Страница 3 из 7
Леонтий судорожно сглотнул. Воспалённые глаза балерины извергали лаву, метали громы и молнии.
– Людмила Петровна, я Вам в сотый раз повторяю, что эти вопросы надобно задавать Мариусу Палычу, – спокойно сказала Элеонора Черникина, поправляя у зеркала выбившуюся прядь пегих волос.
– Нет, ты это слышал, Леонтий? Какова нахалка! – возмутилась в очередной раз госпожа Пичугина.
– Нужно уметь уступать место молодым талантам, – всё также спокойно добавила госпожа Черникина.
– Нашлась тоже талантливая. Тебе только крыс играть из повозки Карабосс! Мышь Серая! Кошка дранная! Вешалка позорная! Думаешь, я не знаю, за какие такие таланты Мариус тебя продвигает?

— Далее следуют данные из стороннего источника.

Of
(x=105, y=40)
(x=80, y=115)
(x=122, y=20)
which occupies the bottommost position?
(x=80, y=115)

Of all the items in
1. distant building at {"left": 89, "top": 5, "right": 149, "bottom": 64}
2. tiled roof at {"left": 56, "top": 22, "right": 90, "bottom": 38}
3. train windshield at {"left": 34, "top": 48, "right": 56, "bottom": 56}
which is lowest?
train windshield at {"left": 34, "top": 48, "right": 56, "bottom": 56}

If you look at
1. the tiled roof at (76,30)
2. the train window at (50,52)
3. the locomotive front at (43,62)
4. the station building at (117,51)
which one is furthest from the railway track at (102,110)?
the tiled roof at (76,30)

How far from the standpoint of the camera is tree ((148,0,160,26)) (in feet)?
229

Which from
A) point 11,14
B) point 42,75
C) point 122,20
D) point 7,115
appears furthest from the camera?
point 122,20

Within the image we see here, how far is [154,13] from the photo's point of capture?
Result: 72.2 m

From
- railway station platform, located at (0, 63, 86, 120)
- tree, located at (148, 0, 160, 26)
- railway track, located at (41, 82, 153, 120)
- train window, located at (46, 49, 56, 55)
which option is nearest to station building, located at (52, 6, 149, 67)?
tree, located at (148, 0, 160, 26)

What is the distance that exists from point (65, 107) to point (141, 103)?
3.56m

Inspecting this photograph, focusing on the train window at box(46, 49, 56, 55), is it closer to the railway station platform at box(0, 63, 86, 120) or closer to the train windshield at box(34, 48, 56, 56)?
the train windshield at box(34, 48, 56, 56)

Подружка примы балерина Лещинская, стоявшая подле, при этих словах развязно рассмеялась.
– Списали тебя, Людочка, в утиль. И кто подвинул? Мышь Серая. Вот умора!
Вместо того, чтобы сгладить конфликт, она… масла в огонь подливает. Эх, всё самому надобно разгребать, всё самому.
– Это Мариус распорядился. Она права, – признался господин Четвертак и прикрыл глаза, ожидая новую волну визга, однако его не последовало.
Прима-балерина угрожающе молчала, переводя взгляд с хореографа на новую соседку.
– Я тебя уничтожу, Мышь Серая, – процедила она и вышла из гримёрки с гордо поднятой головой.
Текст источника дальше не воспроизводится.